Rep. Mike Doyle (D-Penn.), a Democrat in the House of Representatives who championed a bill that would restore net neutrality, “definitely” intends on reintroducing legislation to restore the rules, his office told the Daily Dot.
While it remains to be seen exactly how the bill will take shape, Doyle, a member of the House Energy and Commerce Committee and chairman of the communications and technology subcommittee, has a history of championing net neutrality. In 2019, he pushed the Save the Internet Act in the House of Representatives.
That bill essentially would have codified the 2015 Open Internet Order and was enthusiastically endorsed by net neutrality advocates. Doyle ushered it through committee hearings and markups and eventually a full vote in the lower chamber in April 2019.
While the bill passed the House of Representatives, the Senate version of the Save the Internet Act languished in the upper chamber. Several attempts by Democrats to force a vote on the bill were blocked by Republicans.

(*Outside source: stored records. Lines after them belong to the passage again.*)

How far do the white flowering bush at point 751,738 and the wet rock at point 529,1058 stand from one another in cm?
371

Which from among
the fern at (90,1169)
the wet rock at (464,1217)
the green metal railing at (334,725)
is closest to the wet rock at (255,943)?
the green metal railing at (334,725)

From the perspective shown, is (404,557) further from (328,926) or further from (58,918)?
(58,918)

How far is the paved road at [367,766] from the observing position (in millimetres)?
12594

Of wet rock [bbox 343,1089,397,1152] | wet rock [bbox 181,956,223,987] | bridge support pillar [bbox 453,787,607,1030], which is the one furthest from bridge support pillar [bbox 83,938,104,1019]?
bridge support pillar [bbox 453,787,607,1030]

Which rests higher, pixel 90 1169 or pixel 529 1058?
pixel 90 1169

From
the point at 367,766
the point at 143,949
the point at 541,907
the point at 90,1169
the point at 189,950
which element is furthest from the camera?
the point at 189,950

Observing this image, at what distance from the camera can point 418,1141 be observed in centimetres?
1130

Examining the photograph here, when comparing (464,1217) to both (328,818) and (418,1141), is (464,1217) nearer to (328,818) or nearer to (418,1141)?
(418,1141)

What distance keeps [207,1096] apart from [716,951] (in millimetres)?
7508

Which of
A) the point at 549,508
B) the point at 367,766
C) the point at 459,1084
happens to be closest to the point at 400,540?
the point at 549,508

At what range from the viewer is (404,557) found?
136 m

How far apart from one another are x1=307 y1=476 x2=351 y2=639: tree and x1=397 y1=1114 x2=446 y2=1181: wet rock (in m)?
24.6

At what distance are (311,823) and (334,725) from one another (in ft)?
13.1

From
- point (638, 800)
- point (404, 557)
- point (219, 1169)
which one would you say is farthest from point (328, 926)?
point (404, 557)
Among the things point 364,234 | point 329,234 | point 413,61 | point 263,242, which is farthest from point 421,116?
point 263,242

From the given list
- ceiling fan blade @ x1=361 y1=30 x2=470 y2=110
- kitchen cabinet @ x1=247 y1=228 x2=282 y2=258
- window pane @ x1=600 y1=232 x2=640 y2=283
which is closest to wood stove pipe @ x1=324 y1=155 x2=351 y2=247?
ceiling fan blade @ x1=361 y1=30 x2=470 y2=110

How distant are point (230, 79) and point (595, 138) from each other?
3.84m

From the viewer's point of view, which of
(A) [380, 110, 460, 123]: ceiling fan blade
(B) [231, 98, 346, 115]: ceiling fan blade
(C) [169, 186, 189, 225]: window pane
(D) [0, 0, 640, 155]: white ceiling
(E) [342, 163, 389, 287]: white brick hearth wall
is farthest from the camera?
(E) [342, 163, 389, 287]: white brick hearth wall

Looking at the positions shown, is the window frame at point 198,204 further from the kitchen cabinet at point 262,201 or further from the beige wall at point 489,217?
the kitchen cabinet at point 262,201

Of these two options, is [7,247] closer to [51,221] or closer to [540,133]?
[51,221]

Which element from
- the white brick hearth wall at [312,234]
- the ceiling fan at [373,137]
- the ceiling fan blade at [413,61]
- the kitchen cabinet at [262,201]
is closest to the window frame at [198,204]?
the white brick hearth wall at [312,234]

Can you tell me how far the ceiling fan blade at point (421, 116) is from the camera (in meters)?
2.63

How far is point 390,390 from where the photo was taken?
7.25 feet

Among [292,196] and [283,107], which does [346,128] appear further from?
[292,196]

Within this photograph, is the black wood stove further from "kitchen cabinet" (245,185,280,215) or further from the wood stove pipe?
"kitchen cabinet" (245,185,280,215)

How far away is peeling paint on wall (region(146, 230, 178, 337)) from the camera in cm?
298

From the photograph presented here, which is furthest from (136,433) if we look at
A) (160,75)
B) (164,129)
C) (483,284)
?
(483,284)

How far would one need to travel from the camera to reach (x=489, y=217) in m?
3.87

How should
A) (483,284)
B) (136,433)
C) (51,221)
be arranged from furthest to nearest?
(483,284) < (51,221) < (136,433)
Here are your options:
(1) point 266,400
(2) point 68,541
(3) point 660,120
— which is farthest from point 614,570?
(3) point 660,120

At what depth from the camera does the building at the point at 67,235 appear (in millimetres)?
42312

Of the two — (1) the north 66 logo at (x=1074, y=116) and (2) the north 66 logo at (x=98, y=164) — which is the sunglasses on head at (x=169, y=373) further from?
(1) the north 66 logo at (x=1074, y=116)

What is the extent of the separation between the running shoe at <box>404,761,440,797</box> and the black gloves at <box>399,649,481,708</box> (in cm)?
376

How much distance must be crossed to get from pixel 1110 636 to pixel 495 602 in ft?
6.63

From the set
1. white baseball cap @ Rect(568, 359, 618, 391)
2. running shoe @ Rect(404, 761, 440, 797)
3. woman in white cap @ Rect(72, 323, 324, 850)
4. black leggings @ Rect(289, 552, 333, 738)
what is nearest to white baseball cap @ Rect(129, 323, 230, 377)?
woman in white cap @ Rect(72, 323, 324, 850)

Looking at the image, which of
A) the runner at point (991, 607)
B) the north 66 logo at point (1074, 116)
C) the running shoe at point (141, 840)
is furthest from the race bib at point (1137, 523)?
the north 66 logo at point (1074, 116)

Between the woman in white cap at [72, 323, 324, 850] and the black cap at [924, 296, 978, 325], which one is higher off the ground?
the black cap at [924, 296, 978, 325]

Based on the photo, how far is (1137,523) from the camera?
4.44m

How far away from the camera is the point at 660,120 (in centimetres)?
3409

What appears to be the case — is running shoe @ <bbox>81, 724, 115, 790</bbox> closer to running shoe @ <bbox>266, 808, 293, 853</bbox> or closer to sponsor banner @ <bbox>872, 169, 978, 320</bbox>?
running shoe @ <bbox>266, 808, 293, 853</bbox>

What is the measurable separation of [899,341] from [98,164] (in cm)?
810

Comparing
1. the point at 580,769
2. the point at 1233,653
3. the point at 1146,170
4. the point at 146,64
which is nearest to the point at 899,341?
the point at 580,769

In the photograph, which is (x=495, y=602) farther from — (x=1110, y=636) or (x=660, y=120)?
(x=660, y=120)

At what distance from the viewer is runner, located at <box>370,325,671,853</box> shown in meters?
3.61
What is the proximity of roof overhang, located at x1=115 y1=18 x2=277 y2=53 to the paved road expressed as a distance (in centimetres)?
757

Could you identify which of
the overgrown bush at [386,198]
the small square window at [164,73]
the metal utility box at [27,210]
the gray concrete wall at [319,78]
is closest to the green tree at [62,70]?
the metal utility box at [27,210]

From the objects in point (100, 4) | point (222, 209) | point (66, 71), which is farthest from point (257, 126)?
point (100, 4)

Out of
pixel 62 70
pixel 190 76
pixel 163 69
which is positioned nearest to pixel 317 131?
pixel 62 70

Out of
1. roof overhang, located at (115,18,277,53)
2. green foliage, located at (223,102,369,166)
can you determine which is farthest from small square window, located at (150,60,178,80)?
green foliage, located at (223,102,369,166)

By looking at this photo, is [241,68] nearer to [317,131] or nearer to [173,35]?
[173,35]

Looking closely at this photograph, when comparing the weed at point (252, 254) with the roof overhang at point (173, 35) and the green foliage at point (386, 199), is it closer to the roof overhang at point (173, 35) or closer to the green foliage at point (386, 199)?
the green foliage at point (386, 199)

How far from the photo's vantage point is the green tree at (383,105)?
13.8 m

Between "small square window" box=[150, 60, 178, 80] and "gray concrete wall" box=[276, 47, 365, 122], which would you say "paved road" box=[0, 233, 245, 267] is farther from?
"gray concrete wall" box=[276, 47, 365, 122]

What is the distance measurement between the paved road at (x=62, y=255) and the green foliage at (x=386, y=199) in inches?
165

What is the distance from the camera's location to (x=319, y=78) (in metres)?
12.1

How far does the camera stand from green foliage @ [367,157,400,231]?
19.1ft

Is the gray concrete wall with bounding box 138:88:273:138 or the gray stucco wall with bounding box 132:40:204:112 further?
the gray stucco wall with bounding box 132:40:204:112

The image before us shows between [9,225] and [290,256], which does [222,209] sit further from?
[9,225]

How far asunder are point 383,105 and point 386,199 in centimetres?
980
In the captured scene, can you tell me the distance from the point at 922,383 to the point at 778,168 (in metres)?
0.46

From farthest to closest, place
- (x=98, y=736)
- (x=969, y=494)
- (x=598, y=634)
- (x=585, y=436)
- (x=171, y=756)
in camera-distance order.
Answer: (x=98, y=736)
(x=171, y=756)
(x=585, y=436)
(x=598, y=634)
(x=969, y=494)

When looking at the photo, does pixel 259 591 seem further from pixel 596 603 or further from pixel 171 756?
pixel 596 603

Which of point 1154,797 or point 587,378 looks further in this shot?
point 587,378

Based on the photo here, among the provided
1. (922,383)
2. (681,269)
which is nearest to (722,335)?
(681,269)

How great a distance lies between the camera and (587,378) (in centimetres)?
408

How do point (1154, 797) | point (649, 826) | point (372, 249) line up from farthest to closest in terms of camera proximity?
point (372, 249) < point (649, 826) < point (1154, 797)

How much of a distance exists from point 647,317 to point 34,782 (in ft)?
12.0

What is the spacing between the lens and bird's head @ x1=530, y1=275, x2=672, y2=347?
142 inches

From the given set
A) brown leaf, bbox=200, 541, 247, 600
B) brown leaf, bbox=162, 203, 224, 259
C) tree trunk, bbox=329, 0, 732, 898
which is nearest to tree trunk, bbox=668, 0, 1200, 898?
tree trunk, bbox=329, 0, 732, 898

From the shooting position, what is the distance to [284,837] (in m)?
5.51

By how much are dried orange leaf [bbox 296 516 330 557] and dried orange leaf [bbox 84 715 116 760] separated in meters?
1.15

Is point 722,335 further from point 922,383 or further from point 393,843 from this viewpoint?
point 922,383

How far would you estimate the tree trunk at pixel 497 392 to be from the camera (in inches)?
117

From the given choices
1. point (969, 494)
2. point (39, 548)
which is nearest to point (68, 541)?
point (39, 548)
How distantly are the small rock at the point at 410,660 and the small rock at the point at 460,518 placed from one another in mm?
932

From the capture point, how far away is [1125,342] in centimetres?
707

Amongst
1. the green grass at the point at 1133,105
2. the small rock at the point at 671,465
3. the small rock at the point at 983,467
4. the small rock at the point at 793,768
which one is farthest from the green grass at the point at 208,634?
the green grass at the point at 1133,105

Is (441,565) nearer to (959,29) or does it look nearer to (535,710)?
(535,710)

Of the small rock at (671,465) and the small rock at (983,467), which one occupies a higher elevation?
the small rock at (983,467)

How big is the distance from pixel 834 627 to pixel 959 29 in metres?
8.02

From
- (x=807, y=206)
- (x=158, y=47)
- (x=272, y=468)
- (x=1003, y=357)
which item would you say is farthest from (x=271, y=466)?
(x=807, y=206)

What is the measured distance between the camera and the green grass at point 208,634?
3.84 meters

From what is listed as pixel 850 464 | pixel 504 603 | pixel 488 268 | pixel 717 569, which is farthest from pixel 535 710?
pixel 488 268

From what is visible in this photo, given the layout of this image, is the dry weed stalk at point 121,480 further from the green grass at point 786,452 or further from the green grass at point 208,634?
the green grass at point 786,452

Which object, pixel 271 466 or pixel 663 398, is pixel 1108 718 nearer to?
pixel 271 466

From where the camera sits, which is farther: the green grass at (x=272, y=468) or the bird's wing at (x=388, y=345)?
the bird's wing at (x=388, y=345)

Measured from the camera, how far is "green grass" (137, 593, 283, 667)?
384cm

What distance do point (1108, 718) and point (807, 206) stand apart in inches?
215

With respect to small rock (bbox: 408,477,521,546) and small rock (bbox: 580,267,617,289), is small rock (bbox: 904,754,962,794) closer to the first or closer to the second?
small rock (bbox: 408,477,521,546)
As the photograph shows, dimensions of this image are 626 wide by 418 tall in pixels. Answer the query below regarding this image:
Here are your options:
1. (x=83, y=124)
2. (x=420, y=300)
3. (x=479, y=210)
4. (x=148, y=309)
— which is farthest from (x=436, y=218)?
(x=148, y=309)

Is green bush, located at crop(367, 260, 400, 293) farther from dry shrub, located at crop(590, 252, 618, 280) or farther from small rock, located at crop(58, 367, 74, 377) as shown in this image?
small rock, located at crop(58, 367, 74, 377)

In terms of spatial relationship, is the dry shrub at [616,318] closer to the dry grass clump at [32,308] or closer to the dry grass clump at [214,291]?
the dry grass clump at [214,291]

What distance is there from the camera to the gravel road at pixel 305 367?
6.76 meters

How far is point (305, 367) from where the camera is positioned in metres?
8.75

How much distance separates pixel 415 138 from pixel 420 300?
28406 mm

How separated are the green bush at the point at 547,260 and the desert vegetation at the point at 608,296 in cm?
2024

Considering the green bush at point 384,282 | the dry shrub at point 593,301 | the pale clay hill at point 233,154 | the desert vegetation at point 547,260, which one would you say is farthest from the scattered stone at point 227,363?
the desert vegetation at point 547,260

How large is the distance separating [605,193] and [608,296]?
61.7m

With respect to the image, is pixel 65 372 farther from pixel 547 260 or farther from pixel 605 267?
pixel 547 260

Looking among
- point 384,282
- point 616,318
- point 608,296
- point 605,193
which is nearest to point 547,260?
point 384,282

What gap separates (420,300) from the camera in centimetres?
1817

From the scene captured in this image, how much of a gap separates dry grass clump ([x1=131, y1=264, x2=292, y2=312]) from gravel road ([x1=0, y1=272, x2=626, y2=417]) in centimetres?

With the next Congress officially underway, the congressman plans on continuing a push for net neutrality restoration, his office said.
"Congressman Doyle definitely intends to reintroduce legislation to restore net neutrality," the congressman's office told the Daily Dot in a statement. "Broadband access is more important than ever, and consumers need these protections—and a cop on the beat—now more than ever."
A member of the congressman's staff said as the committee is still getting organized, the timing for everything is still up in the air, but net neutrality remains a high priority.
While the Save the Internet Act previously faced opposition in the Senate, a potential new net neutrality bill has a much clearer path in the wake of Democrats taking control of the Senate following the Georgia Senate runoff elections earlier this month.
After passing in the House in April 2019, the Senate version of the Save the Internet Act faced stiff opposition in the Republican-controlled upper chamber.
However, Democrats were able to pick up both of the Georgia Senate seats in the elections, giving them control of the Senate with Vice President-elect Kamala Harris serving as a tie-breaking vote. That instantly increases the chances of a net neutrality bill passing through the chamber and eventually making its way to President Joe Biden's desk.
But the path isn't entirely without obstacles. With a slim majority only with Harris (who has been vocal in supporting net neutrality) serving as a tie-breaker, Democrats would also have to convince at least one member of their party—Sen. Kyrsten Sinema (D-Ariz.), who did not join her colleagues in supporting the Save the Internet Act—or a Republican senator, to get a majority of senators in favor of it.
Getting Republican senators on board with net neutrality issues isn't without precedent. In 2018 the Senate passed a Congressional Review Act (CRA) effort that would have overturned the Federal Communications Commission's (FCC) repeal of net neutrality.
During that vote, three Republicans bucked the rest of their party and voted for the CRA. Those senators were Sen. Susan Collins (R-Maine), Sen. Lisa Murkowski (R-Alaska), and Sen. John Kennedy (R-La.). All three are still in the new Senate. The CRA effort died after passing in the Senate, as the then-Republican controlled House failed to gather the required signatures to vote on it.
It has been widely speculated that Biden winning the 2020 election meant that net neutrality would come back in some form, but now it looks like at least part of the fight to restore the rules will unfold in Congress.